== INSTRUCTIONS FOR THE TASK ==
Would you please return the lines of the entries below starting at the line that has "NERO, Mike feat LUKE EVIL - Flashing Lights" and ending at the line that has "Фото - Mitford", both included, exactly as they are?

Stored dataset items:
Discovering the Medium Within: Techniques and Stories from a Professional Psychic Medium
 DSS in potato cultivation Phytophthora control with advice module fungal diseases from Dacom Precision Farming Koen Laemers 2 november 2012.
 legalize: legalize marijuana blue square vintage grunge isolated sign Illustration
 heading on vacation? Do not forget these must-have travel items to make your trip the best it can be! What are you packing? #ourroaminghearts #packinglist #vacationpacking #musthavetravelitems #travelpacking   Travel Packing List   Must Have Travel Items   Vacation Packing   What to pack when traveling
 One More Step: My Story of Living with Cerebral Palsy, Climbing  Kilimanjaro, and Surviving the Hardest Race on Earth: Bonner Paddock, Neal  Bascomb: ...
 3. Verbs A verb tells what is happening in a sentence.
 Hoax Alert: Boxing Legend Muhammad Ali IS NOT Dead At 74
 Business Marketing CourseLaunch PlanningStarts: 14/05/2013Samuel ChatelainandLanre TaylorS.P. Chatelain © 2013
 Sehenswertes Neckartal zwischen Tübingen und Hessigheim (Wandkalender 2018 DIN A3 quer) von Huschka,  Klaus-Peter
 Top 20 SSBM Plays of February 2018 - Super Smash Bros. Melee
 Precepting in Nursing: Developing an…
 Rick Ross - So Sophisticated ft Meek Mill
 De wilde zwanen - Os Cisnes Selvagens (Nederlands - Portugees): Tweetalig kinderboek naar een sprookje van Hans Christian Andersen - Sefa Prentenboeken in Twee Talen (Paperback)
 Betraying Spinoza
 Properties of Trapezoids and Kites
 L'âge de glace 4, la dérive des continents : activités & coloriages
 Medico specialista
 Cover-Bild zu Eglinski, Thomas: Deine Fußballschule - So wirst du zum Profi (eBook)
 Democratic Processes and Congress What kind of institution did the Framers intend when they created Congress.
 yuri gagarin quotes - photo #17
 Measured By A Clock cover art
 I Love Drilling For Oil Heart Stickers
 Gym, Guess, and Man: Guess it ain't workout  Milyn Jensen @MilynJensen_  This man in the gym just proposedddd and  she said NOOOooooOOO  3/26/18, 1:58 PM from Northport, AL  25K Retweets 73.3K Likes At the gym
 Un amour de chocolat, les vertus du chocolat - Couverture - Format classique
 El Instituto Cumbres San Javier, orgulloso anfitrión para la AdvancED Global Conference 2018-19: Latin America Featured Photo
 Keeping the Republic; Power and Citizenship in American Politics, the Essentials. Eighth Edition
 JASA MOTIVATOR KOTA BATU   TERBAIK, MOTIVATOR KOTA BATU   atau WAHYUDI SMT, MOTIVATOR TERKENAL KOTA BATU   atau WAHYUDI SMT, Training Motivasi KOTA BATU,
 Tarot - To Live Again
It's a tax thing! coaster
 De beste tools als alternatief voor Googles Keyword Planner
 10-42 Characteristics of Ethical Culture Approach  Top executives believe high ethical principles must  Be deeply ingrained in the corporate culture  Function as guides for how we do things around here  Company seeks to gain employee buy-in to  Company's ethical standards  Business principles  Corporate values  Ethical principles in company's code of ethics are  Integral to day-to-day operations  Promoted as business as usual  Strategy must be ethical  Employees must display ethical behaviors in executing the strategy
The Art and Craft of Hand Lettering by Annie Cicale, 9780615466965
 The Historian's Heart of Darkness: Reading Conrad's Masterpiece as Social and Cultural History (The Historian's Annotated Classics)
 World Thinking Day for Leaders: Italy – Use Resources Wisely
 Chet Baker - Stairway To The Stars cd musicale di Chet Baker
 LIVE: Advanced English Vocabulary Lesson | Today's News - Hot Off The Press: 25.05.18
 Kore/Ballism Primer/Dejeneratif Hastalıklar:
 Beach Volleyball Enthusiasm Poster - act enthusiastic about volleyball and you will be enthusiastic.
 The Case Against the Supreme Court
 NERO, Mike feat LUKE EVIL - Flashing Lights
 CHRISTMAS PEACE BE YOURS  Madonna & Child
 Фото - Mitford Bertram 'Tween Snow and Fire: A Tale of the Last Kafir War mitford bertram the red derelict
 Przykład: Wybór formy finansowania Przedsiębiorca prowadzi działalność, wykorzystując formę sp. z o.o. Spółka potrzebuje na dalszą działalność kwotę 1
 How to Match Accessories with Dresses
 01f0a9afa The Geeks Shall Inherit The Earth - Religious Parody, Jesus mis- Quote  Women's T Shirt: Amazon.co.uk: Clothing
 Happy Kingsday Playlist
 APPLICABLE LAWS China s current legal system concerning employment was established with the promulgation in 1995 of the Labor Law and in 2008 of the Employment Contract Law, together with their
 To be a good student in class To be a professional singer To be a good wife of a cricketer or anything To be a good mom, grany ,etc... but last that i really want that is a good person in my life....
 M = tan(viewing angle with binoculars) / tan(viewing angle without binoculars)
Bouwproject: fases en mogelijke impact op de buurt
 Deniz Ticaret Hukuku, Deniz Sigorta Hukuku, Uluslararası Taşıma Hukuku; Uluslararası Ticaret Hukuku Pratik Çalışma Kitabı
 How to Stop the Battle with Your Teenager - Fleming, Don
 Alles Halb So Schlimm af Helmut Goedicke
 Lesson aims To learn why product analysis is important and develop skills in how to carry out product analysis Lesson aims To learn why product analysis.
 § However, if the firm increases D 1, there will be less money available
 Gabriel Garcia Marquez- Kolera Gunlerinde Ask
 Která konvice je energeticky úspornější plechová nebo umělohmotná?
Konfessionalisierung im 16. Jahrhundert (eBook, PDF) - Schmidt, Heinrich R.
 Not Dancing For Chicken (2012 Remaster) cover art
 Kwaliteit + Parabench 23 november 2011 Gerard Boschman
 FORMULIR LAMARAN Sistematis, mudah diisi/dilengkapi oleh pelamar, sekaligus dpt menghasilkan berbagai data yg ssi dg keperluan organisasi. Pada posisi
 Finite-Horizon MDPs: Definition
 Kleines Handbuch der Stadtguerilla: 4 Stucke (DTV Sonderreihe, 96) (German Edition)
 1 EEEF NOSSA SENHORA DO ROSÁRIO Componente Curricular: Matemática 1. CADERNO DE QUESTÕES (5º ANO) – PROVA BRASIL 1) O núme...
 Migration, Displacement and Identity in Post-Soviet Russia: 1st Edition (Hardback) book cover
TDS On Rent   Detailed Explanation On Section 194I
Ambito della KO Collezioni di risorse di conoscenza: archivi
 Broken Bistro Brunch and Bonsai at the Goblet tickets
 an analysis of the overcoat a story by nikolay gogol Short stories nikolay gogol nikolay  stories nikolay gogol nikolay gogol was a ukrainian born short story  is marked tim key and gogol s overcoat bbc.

== WRITTEN RESPONSE ==
 NERO, Mike feat LUKE EVIL - Flashing Lights
 CHRISTMAS PEACE BE YOURS  Madonna & Child
 Фото - Mitford Bertram 'Tween Snow and Fire: A Tale of the Last Kafir War mitford bertram the red derelict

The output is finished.